How Kubernetes allows developers to deploy without worrying about DevOps
Source – siliconangle.com
As an active distributor of the Kubernetes container orchestration management system, Canonical Ltd is giving developers a way to step up their game. The company is taking away the developer operations component to the developer job so they are free to focus on other important aspects of development that they have more expertise in, according to Stephan Fabel (pictured), director of product management at Canonical.

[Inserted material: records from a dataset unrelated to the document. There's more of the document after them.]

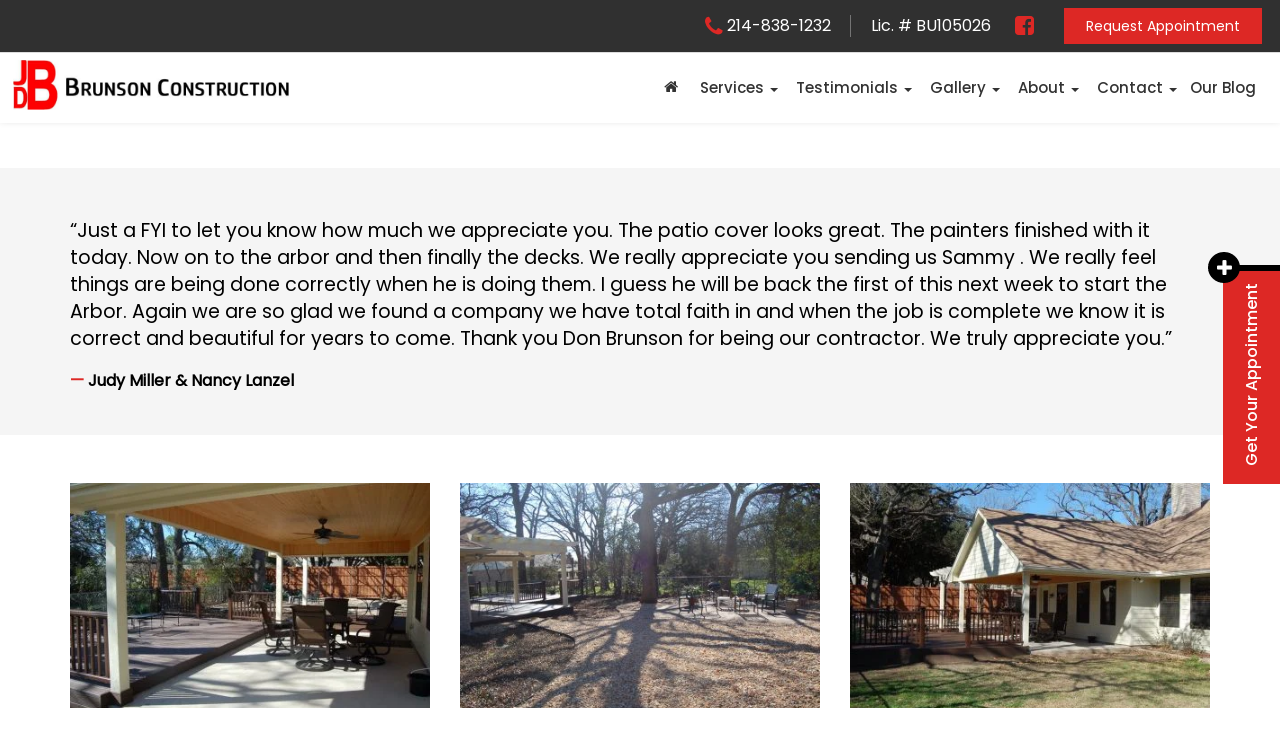

--- FILE ---
content_type: text/javascript;charset=UTF-8
request_url: https://www.jdbrunson.com/dealeron.js?v=22.149.0+0.65317.d7b95f87dbdfc39748e5d42b631b68659d67dc23
body_size: 476
content:


(function(keys) {
  for (var prop in keys) {
    window[prop] = keys[prop];
  }
})({"dealerOnGroup":0,"dealerOnDMake":"Roofing","dealerOnMultiMake":0,"DlronGlobal_ChromeCoupon":false,"DlronGlobal_DealerId":27647,"DlronGlobal_DealerName":"Brunson Construction","DlronGlobal_DealerCode":"","DlronGlobal_ActiveOemProgram":"","DlronGlobal_DealerIndustry":"Home Services","DlronGlobal_DealerInfoCountry":0,"DlronGlobal_DealerLanguage":1,"DlronGlobal_DealerCulture":"en-US","DlronGlobal_DealerAddress":"3661 E Kiest Blvd, Dallas, TX 75203","DlronGlobal_DealerCity":"Dallas","DlronGlobal_DealerState":"TX","DlronGlobal_DealerZip":"75203","DlronGlobal_DealerGroup":null,"DlronGlobal_FiveStarCampaingnTracking":0,"DlronGlobal_IsConsumerPrivacyOptedIn":false,"IsGroup":"0","DlronGlobal_IsBotDocEnabled":false,"DlronGlobal_BotDocEnabledLeadSources":"155,300,188,359","DlronGlobal_BotDocRetryCount":20,"BTSEntrance":449,"BTSExit":451,"DlronGlobal_CookieTime":60,"DlronGlobal_CookieDays":0,"DlronGlobal_CampaignCookieDays":0,"DlronGlobal_UrlTrackCookieDays":0,"DlronGlobal_EnableCampaignCookie":0,"DlronGlobal_DealeronCampaignTrackerCookieName":"DLRON_CAMPAIGN","DlronGlobal_DealeronUrlTrackerCookieName":"DLRON_URL_TRACKER","DlronGlobal_DealeronLeadTrackerCookieName":"DLRON_LEAD_TRACKER","DlronGlobal_DealeronLeadResponseCookieName":"DLRON_LEAD_RESPONSE","DlronGlobal_GCLID":"DLRON_GCLID","DlronGlobal_JsCouponShow":false,"nothxid":1,"DlronGlobal_DealerInfoPhone":"Contact Us: 2148381232","DlronGlobal_DealerInfoPhone2":"","DlronGlobal_DealerPhone1":"Contact Us: 2148381232","DlronGlobal_DealerPhone2":"","DlronGlobal_PlatformVersion":"22.149.0\u002B0.65317.d7b95f87dbdfc39748e5d42b631b68659d67dc23","cacheBuster3000":"22.149.0\u002B0.65317.d7b95f87dbdfc39748e5d42b631b68659d67dc23","AssetsPath":"/","JsPath":"/","MiscPath":"/","cdnPath":"https://cdn.dlron.us/","inventoryPhotoPath":"/","stockPhotoPath":"/","DlronGlobal_TemplateVersion":4,"DlronGlobal_ExpectedQueryStringParams":"bodystyle,carfax1owner,city,citympg,citympg1,citympg2,citympgrange,commercialvehicle,cpo,cylinder,cylinders,days,days1,days2,daysininvenotry,daysrange,dealership,displacement,distance,dql,drivetraintype,enginecylinders,extcolor,extspecial,features,financeprice,financeprice1,financeprice2,financepricerange,fueltype,hwympg,hwympg1,hwympg2,hwympgrange,intcolor,intransit,leaseprice,leaseprice1,leaseprice2,leasepricerange,location,make,mileage,mileage1,mileage2,mileagebound,mileagerange,model,price,price1,price2,pricedrop,pricerange,special,state,stock,stocknum,stockvin,sv,tags,transmission,trim,type,vehiclelocation,vin,year,year1,year2,yearrange,zip,pn,st,pt,type,lid,dealerid","DlronGlobal_TcpaDisclaimerText":"","DlronGlobal_IsFpsLoaded":false,"DlronGlobal_PriceUnlocked":"?v=kGMkORIFhLo27647"})
function CouponContentScript() {
  
}


--- FILE ---
content_type: text/javascript;charset=UTF-8
request_url: https://www.jdbrunson.com/dealeron.js?v=22.149.0+0.65317.d7b95f87dbdfc39748e5d42b631b68659d67dc23
body_size: 468
content:


(function(keys) {
  for (var prop in keys) {
    window[prop] = keys[prop];
  }
})({"dealerOnGroup":0,"dealerOnDMake":"Roofing","dealerOnMultiMake":0,"DlronGlobal_ChromeCoupon":false,"DlronGlobal_DealerId":27647,"DlronGlobal_DealerName":"Brunson Construction","DlronGlobal_DealerCode":"","DlronGlobal_ActiveOemProgram":"","DlronGlobal_DealerIndustry":"Home Services","DlronGlobal_DealerInfoCountry":0,"DlronGlobal_DealerLanguage":1,"DlronGlobal_DealerCulture":"en-US","DlronGlobal_DealerAddress":"3661 E Kiest Blvd, Dallas, TX 75203","DlronGlobal_DealerCity":"Dallas","DlronGlobal_DealerState":"TX","DlronGlobal_DealerZip":"75203","DlronGlobal_DealerGroup":null,"DlronGlobal_FiveStarCampaingnTracking":0,"DlronGlobal_IsConsumerPrivacyOptedIn":false,"IsGroup":"0","DlronGlobal_IsBotDocEnabled":false,"DlronGlobal_BotDocEnabledLeadSources":"155,300,188,359","DlronGlobal_BotDocRetryCount":20,"BTSEntrance":449,"BTSExit":451,"DlronGlobal_CookieTime":60,"DlronGlobal_CookieDays":0,"DlronGlobal_CampaignCookieDays":0,"DlronGlobal_UrlTrackCookieDays":0,"DlronGlobal_EnableCampaignCookie":0,"DlronGlobal_DealeronCampaignTrackerCookieName":"DLRON_CAMPAIGN","DlronGlobal_DealeronUrlTrackerCookieName":"DLRON_URL_TRACKER","DlronGlobal_DealeronLeadTrackerCookieName":"DLRON_LEAD_TRACKER","DlronGlobal_DealeronLeadResponseCookieName":"DLRON_LEAD_RESPONSE","DlronGlobal_GCLID":"DLRON_GCLID","DlronGlobal_JsCouponShow":false,"nothxid":1,"DlronGlobal_DealerInfoPhone":"Contact Us: 2148381232","DlronGlobal_DealerInfoPhone2":"","DlronGlobal_DealerPhone1":"Contact Us: 2148381232","DlronGlobal_DealerPhone2":"","DlronGlobal_PlatformVersion":"22.149.0\u002B0.65317.d7b95f87dbdfc39748e5d42b631b68659d67dc23","cacheBuster3000":"22.149.0\u002B0.65317.d7b95f87dbdfc39748e5d42b631b68659d67dc23","AssetsPath":"/","JsPath":"/","MiscPath":"/","cdnPath":"https://cdn.dlron.us/","inventoryPhotoPath":"/","stockPhotoPath":"/","DlronGlobal_TemplateVersion":4,"DlronGlobal_ExpectedQueryStringParams":"bodystyle,carfax1owner,city,citympg,citympg1,citympg2,citympgrange,commercialvehicle,cpo,cylinder,cylinders,days,days1,days2,daysininvenotry,daysrange,dealership,displacement,distance,dql,drivetraintype,enginecylinders,extcolor,extspecial,features,financeprice,financeprice1,financeprice2,financepricerange,fueltype,hwympg,hwympg1,hwympg2,hwympgrange,intcolor,intransit,leaseprice,leaseprice1,leaseprice2,leasepricerange,location,make,mileage,mileage1,mileage2,mileagebound,mileagerange,model,price,price1,price2,pricedrop,pricerange,special,state,stock,stocknum,stockvin,sv,tags,transmission,trim,type,vehiclelocation,vin,year,year1,year2,yearrange,zip,pn,st,pt,type,lid,dealerid","DlronGlobal_TcpaDisclaimerText":"","DlronGlobal_IsFpsLoaded":false,"DlronGlobal_PriceUnlocked":"?v=kGMkORIFhLo27647"})
function CouponContentScript() {
  
}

Fabel spoke with John Furrier (@furrier), host of theCUBE, SiliconANGLE Media’s mobile livestreaming studio, during the KubeCon CloudNativeCon EU event in Copenhagen, Denmark. They discussed Kubernetes and Canonical’s partnership using Kubeflow and the resulting efficiency for developers using those building blocks. (* Disclosure below.)
The “pinch-me” moment
One way that Canonical is working toward developer efficiency is prioritizing the enablement of Kubeflow, a composable, portable, scalable machine learning stack built for Kubernetes. Before Kubeflow, once a Kubernetes application was deployed, it was difficult to re-engineer the project to the cloud without completely redesigning it, and in the process, causing new issues and bugs. Kubeflow and Canonical worked to change that so that the focus is back on the developing of the application itself and making future transitions much easier, Fabel explained.

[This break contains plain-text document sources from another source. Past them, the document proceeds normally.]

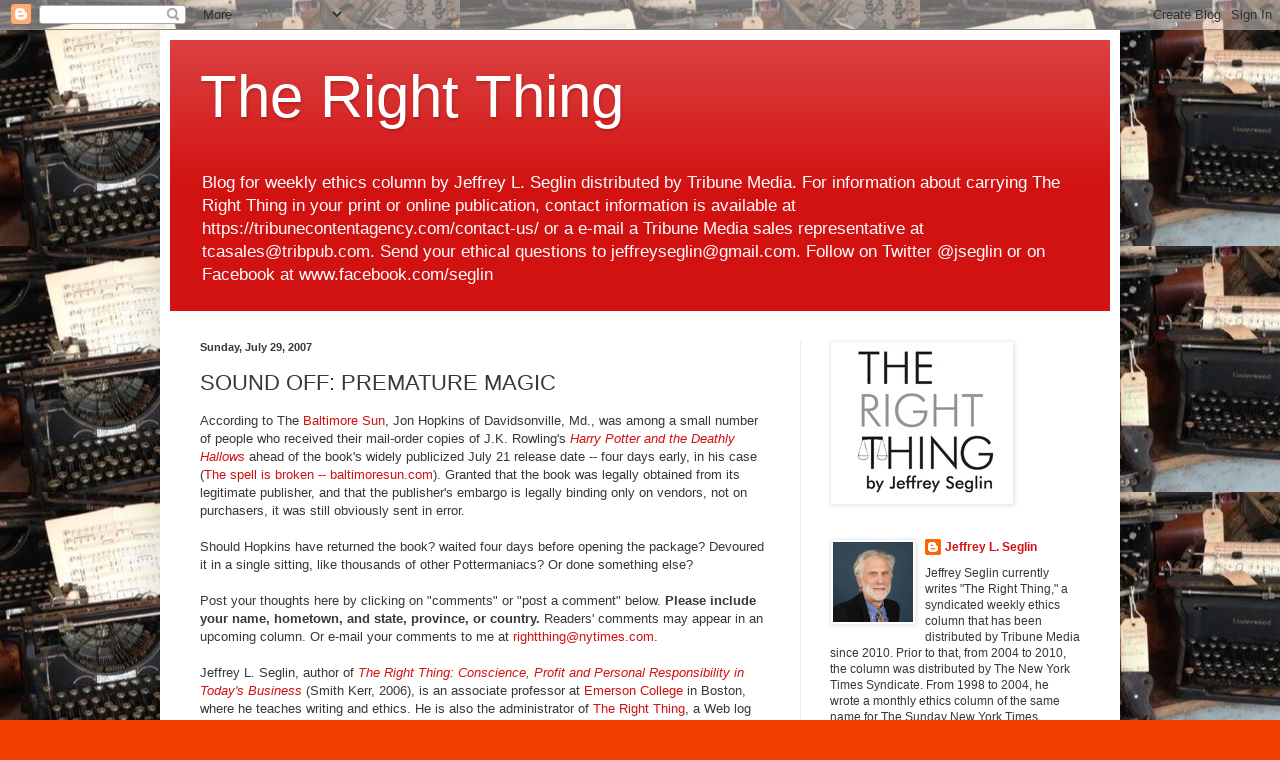

--- FILE ---
content_type: text/html; charset=UTF-8
request_url: https://jeffreyseglin.blogspot.com/b/stats?style=BLACK_TRANSPARENT&timeRange=ALL_TIME&token=APq4FmBCQffkC6zZ397Nm-_2AFo4uFpHKCOL6V6mlm1zfhnGGZxAqKxgjvg2BqrqfD3bm9ibL_9oSoWTt4W9RGPxaIhf2-ilCQ
body_size: -13
content:
{"total":1387343,"sparklineOptions":{"backgroundColor":{"fillOpacity":0.1,"fill":"#000000"},"series":[{"areaOpacity":0.3,"color":"#202020"}]},"sparklineData":[[0,19],[1,8],[2,8],[3,8],[4,12],[5,12],[6,20],[7,38],[8,12],[9,10],[10,14],[11,9],[12,9],[13,28],[14,83],[15,64],[16,95],[17,45],[18,26],[19,28],[20,46],[21,43],[22,29],[23,36],[24,93],[25,100],[26,67],[27,63],[28,85],[29,27]],"nextTickMs":97297}

--- FILE ---
content_type: text/html; charset=utf-8
request_url: https://www.google.com/recaptcha/api2/aframe
body_size: 268
content:
<!DOCTYPE HTML><html><head><meta http-equiv="content-type" content="text/html; charset=UTF-8"></head><body><script nonce="NaWjwnYmyhHdkJDf6LzwmQ">/** Anti-fraud and anti-abuse applications only. See google.com/recaptcha */ try{var clients={'sodar':'https://pagead2.googlesyndication.com/pagead/sodar?'};window.addEventListener("message",function(a){try{if(a.source===window.parent){var b=JSON.parse(a.data);var c=clients[b['id']];if(c){var d=document.createElement('img');d.src=c+b['params']+'&rc='+(localStorage.getItem("rc::a")?sessionStorage.getItem("rc::b"):"");window.document.body.appendChild(d);sessionStorage.setItem("rc::e",parseInt(sessionStorage.getItem("rc::e")||0)+1);localStorage.setItem("rc::h",'1769106588784');}}}catch(b){}});window.parent.postMessage("_grecaptcha_ready", "*");}catch(b){}</script></body></html>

“The people who are actually writing those applications are not DevOps people, they’re data scientists, right? They shouldn’t have to learn how to deploy Kubernetes, how to create a container and all those things,” Fabel said.
This improvement in efficiency is one reason why excitement abounds at KubeCon 2018. Another reason, of course, is the community that gathers together to discuss innovations and establish partnerships, such as the one between Kubernetes and Canonical.
“Actually using things like Kubernetes as an effective building block to then build out web applications that use things like machine learning algorithms underneath. That’s a perfect use case for a next-gen workload and also something that we might use ourselves internally,” Fabel said.
The building block structure is making web applications more dependable and more able to easily transition without re-engineering the entire application. Furrier referred to it as “an almost … pinch me moment for the people in the industry.”